Hard to tell from the pics. It looks like a spinner but the state record is 7 1/2 feet long so it is not likely a spinner if it was 10-11 feet long.


----------



## Public Enemy (Jul 6, 2005)

Dang nice Shark


----------



## dryespo (Aug 26, 2005)

My guess is a lemon shark..But hard to say from pics. Pretty common fish.

http://www.oceanlight.com/html/lemon_shark.html


----------



## Sponge (Jun 22, 2004)

I'm very sure it's not a lemon.



dryespo said:


> My guess is a lemon shark..But hard to say from pics. Pretty common fish.
> 
> http://www.oceanlight.com/html/lemon_shark.html


----------



## BeachBumCSF (Nov 22, 2005)

dryespo said:


> My guess is a lemon shark..But hard to say from pics. Pretty common fish.
> 
> http://www.oceanlight.com/html/lemon_shark.html


I disagree....doesn't have that particular markings on the fins. Can't see the second dorsal to seal the deal on it. I am 99.99% sure it is not a lemon.


----------



## Redfishr (Jul 26, 2004)

spinner................but not that long,,,,,,,,,,,,,,,,,IMO


----------



## BeachBumCSF (Nov 22, 2005)

Redfishr said:


> spinner................but not that long,,,,,,,,,,,,,,,,,IMO


 I wasn't their and it seems like a nice fish. However, I think the excitement factor played a role in the length.


----------



## mastercylinder60 (Dec 18, 2005)

and, because of refraction, everything looks closer and bigger underwater when looking down into it from a boat.


----------



## Troutfisch (Jun 19, 2005)

After further review I must agree with BeachBumCSF and Redfishr - it is indeed a spinner shark. The anal fin (shown in the first picture I took - although is hard to make out) has a black marking on it, which is absent among blacktips (see below picture - top shark is a spinner, bottom shark is a blacktip). Also the long pointed snout is another indicator according to the Florida Museum of Natural History Ictheology Department (which btw is a great site for fish identification).

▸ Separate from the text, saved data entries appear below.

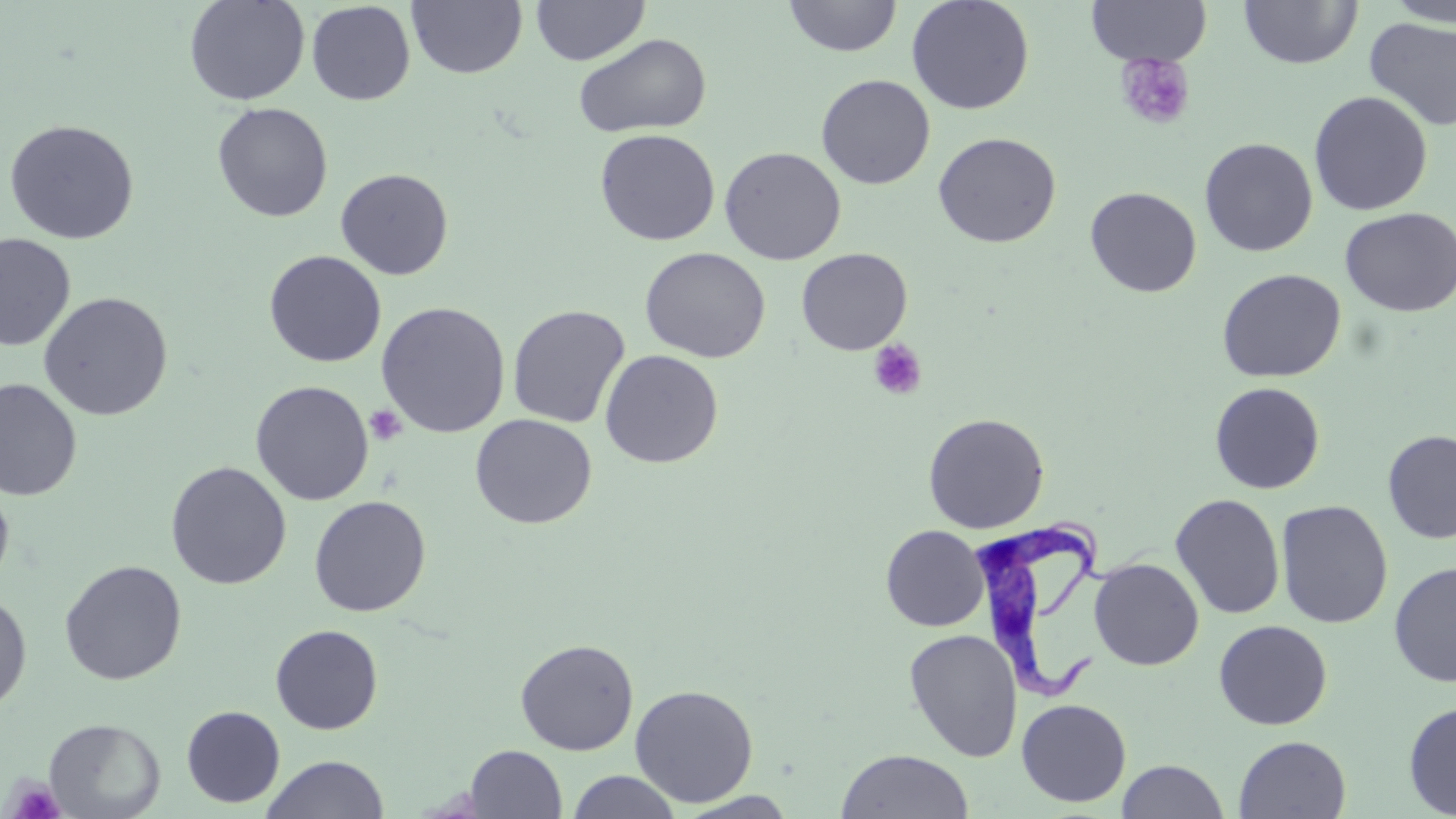

Summary:
  - Coordinate format: approximate bounding boxes as (x1, y1, x2, y2) in pixels
  - Trypanosoma brucei locations: (971, 506, 1110, 702)
  - Uninfected red blood cell locations: (184, 0, 311, 106), (530, 0, 650, 65), (783, 0, 902, 57), (906, 0, 1035, 115), (1086, 0, 1211, 66), (1382, 0, 1456, 27), (306, 1, 415, 105), (407, 1, 528, 80), (1239, 1, 1362, 69), (1364, 18, 1456, 132), (573, 33, 712, 138), (815, 74, 936, 190), (1308, 90, 1433, 216), (212, 102, 333, 223), (3, 118, 140, 245), (595, 129, 720, 246), (933, 132, 1061, 248), (1199, 137, 1318, 257), (719, 146, 846, 265), (335, 168, 454, 280), (1084, 186, 1202, 297), (1339, 207, 1456, 317), (1, 233, 75, 351), (639, 247, 771, 363), (796, 248, 912, 355), (264, 250, 386, 368), (1217, 268, 1346, 383), (38, 291, 174, 421), (376, 301, 510, 438), (507, 305, 630, 428), (600, 350, 723, 468), (0, 379, 82, 502), (250, 380, 374, 505), (1209, 382, 1325, 494), (923, 412, 1049, 534), (470, 414, 597, 529), (1382, 430, 1456, 543), (166, 461, 291, 590), (0, 480, 15, 595), (1170, 493, 1285, 619), (308, 495, 431, 617), (1275, 499, 1393, 629), (881, 525, 989, 631), (1089, 558, 1204, 670), (59, 560, 187, 685), (1388, 562, 1456, 688), (0, 590, 33, 713), (1213, 620, 1332, 730), (270, 624, 383, 734), (904, 629, 1023, 762), (515, 638, 639, 755), (629, 684, 759, 808), (1016, 698, 1131, 807), (1403, 701, 1456, 817), (181, 705, 285, 808), (43, 717, 166, 818), (1233, 735, 1351, 818), (465, 745, 567, 818), (836, 750, 974, 818), (261, 754, 389, 818), (1116, 760, 1229, 818), (566, 770, 682, 818), (675, 791, 801, 818)
  - Platelet locations: (1114, 54, 1195, 130), (868, 339, 927, 400), (365, 404, 407, 446), (5, 775, 67, 818)
  - Slide-level diagnosis: Trypanosoma brucei
  - Image size: 1456×819 pixels
  - Modality: optical microscopy
  - Preparation: thin blood film
  - Magnification: 1000x
  - Field of view: single
  - Stain: May-Grünwald-Giemsa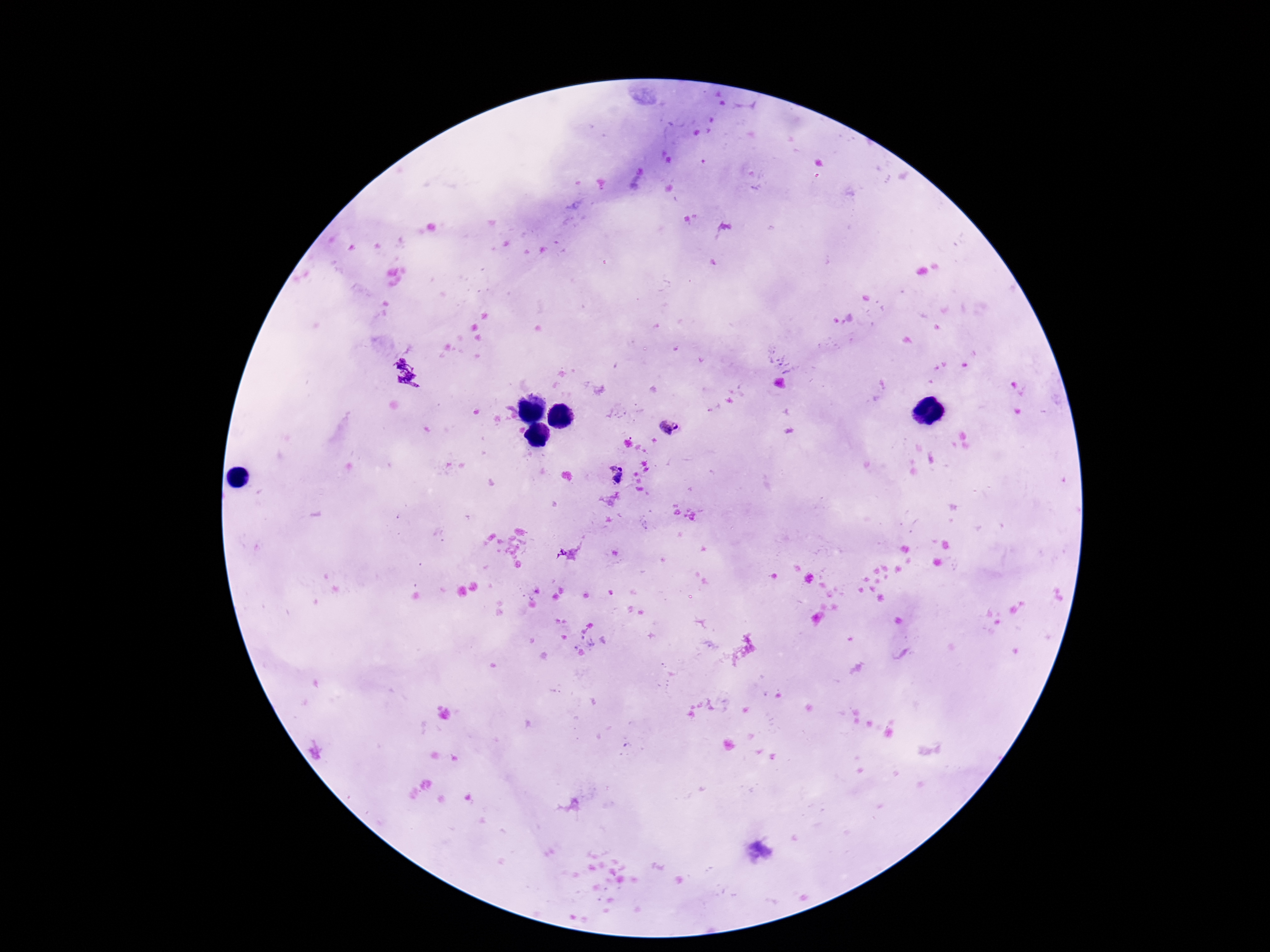
capture = smartphone camera through the microscope eyepiece
magnification = 100x
image size = 1270×952 pixels
preparation = thick blood film
field of view = single
Plasmodium parasite locations = approximate centers as {x, y} in pixels: {669, 427}, {615, 475}
stain = Giemsa
patient malaria status = positiveAssess this cell for malaria.
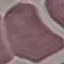
It is uninfected.

Summary:
  - Stain: Giemsa
  - Capture: smartphone through the microscope eyepiece
  - Image type: automatically extracted cell patch, resized to 64 × 64 pixels
  - Preparation: thin blood filmIdentify the parasite.
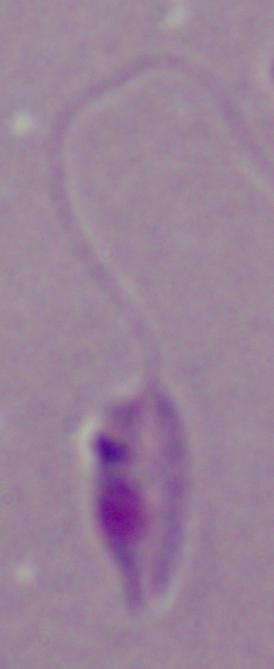

This is Leishmania.

Photomicrograph. Captured at 1000x magnification.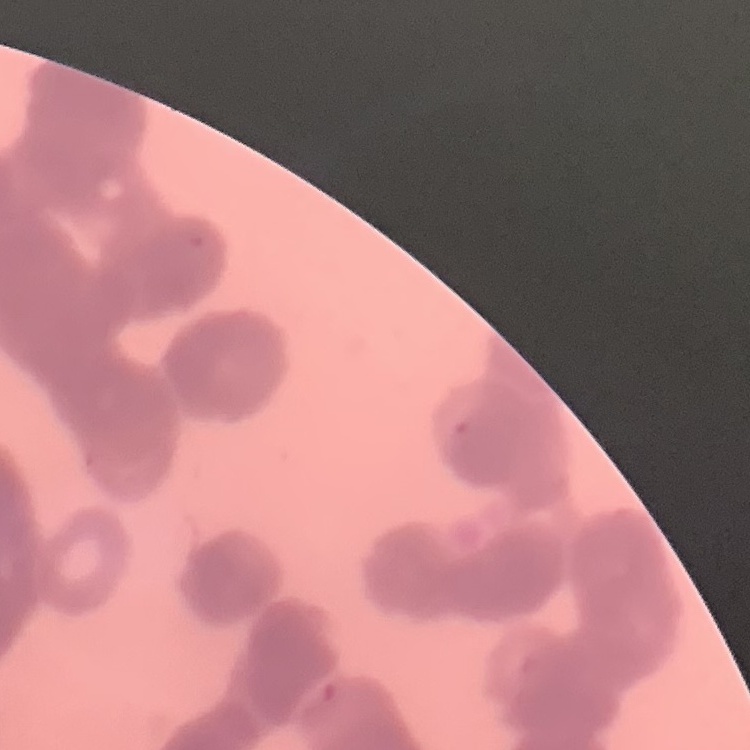
red blood cell morphology = rouleaux formation
stain = Field's or Giemsa
image type = square crop of a larger photomicrograph
preparation = thin blood smear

As far as the size of the shark goes I'll admit I was excited when we got him to the boat but this shark was not 7 feet long or less. It had to be at least 8 - 9 feet long for sure. Check out this quote from the website of the Florida Museum of Natural History Ictheology Department on Spinner Shark growth rates:


> Spinner sharks reach a maximum total length of 9.8 feet (3 m) and a maximum weight of 198 pounds (89.7 kg). However, the average size of these sharks is about 6.4 feet (1.95 m) and 123 pounds (56 kg). Female spinner sharks mature at 5.6-6.6 feet (1.7-2.0 m) TL and males mature at 5.2-6.7 feet (1.6-2.0 m) TL. Upon reaching maturity, the spinner shark grows approximately 2 inches/yr (5 cm/yr), reaching maximum size at 10-20 years of age. This species is generally smallest in the northwestern Atlantic and largest in the Indian Ocean and Indo-West Pacific.


Either way I could really care less how big the shark was - it was just amazing to watch my buddy fight it all the way to the boat and to release him back into the deep.

Thanks for all the help everyone.


----------



## S.O.B.(Salt On the Brain) (Jan 8, 2006)

*Not a silky*

I saw a LOT of silkys in the Caribbean, They have a short rounded dorsal, and VERY long pectorals, and are very slender, much like a blue shark. A little fatter, and a darker gray-blue than a blue shark. It might be a dusky, but I'm not as confident on my dusky I.D.

I have a pic of what may well be the same kind of shark. About 7 feet long, heavy like a bull shark, but the second dorsal is too small, and the snout just a little too pointy.

Lance.


----------



## Redfishr (Jul 26, 2004)

It was defianatly a great catch...............and a bigun


----------



## bk005 (Feb 23, 2005)

Great catch and some awesome C&R pics.


----------



## marsea (Dec 20, 2005)

That's a spinner for certain. I can see a black tip on that anal fin and black tips on both dorsals and a Z-line in that middle picture.
Eric S


----------



## Freshwaterman (May 21, 2004)

Definately a Spinner..


----------



## kunder3006 (Aug 12, 2005)

nice catch


----------



## POWER FISHER (Mar 13, 2006)

my gess would be a smooth dogfish


----------



## Knight Sharker (Aug 22, 2006)

Is There Any Chance Thats A White Tip That Far Out?


----------